Analysing 25 Years of CVEs

If you are reading this blog post via a 3rd party source it is very likely that many parts of it will not render correctly (usually, the interactive graphs). Please view the post on dogesec.com for the full interactive viewing experience.

tl;dr

The CVE List was launched in September 1999, listing 321 CVE records. 25 years later there are 265,767 CVE records.

Key Findings

2024 already holds the records for the most vulnerabilities published in a single year
RedHat (11,565), Microsoft (11,030), and Oracle (8,042) are the CNAs that have submitted the most vulnerabilities for their products.
The mean CVSS base score is 6.5
Most CVEs are published on a Wednesday (54,862, 21.3%)
Linux operating systems have the most published vulnerabilities

Why I decided to write this post

It is a homage to the CVE program.

We all owe a lot to the people behind it.

Follow along

For this post I am going to use the STIX Objects created by cve2stix over this period.

If you would like to follow along, you can download the same dataset I will be using with the help of stix2arango.

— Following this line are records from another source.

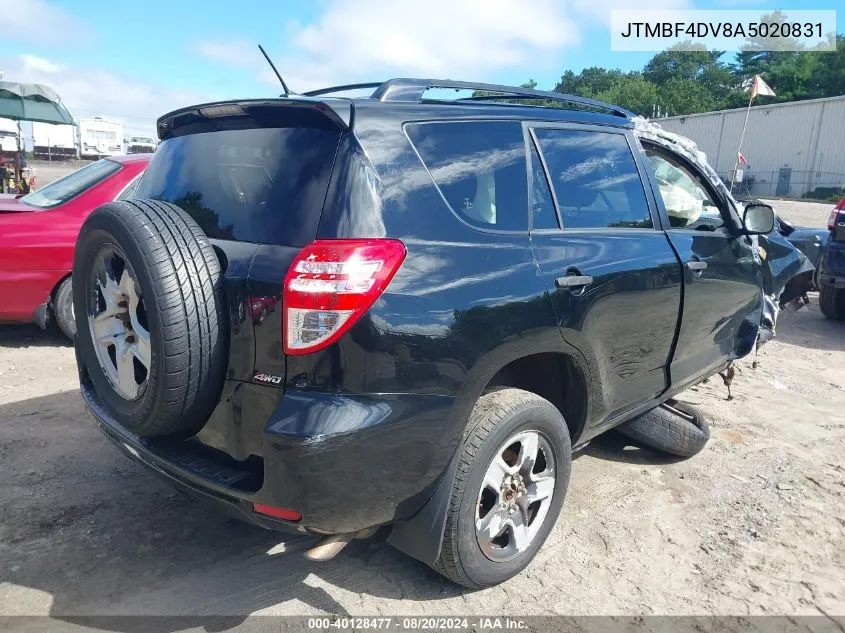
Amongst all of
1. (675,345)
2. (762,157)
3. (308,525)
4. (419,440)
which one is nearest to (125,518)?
(308,525)

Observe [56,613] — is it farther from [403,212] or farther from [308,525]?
[403,212]

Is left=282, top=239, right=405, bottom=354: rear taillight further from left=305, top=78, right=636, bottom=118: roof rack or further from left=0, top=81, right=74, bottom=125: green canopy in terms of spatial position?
left=0, top=81, right=74, bottom=125: green canopy

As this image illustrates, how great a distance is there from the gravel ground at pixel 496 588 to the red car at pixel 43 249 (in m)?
1.46

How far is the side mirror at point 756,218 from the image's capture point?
3.96 m

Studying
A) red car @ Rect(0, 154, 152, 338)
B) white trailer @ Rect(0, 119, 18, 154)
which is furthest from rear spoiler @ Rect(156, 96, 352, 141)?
white trailer @ Rect(0, 119, 18, 154)

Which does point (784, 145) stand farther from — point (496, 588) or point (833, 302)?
point (496, 588)

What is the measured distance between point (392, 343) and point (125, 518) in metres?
1.91

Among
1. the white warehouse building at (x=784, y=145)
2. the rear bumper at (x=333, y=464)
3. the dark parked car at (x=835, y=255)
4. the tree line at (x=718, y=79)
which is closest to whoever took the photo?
the rear bumper at (x=333, y=464)

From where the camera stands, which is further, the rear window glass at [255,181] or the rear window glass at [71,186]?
the rear window glass at [71,186]

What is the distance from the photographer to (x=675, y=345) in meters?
3.46

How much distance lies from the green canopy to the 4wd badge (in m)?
14.5

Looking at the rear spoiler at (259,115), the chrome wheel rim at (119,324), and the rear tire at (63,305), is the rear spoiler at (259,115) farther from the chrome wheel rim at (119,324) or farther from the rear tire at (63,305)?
the rear tire at (63,305)

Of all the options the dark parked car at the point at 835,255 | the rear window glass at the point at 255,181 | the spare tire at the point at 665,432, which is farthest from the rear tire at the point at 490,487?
the dark parked car at the point at 835,255

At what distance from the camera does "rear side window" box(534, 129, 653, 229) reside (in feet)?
9.41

Once you have installed stix2arango, all you need to run is;

python3 utilities/arango_cve_processor/insert_archive_cve.py \
  --database blog_demo

This command will import all CVEs published by the NVD into the graph database (including those since this post was written), ready for querying in the ArangoDB web interface (usually http://127.0.0.1:8529/).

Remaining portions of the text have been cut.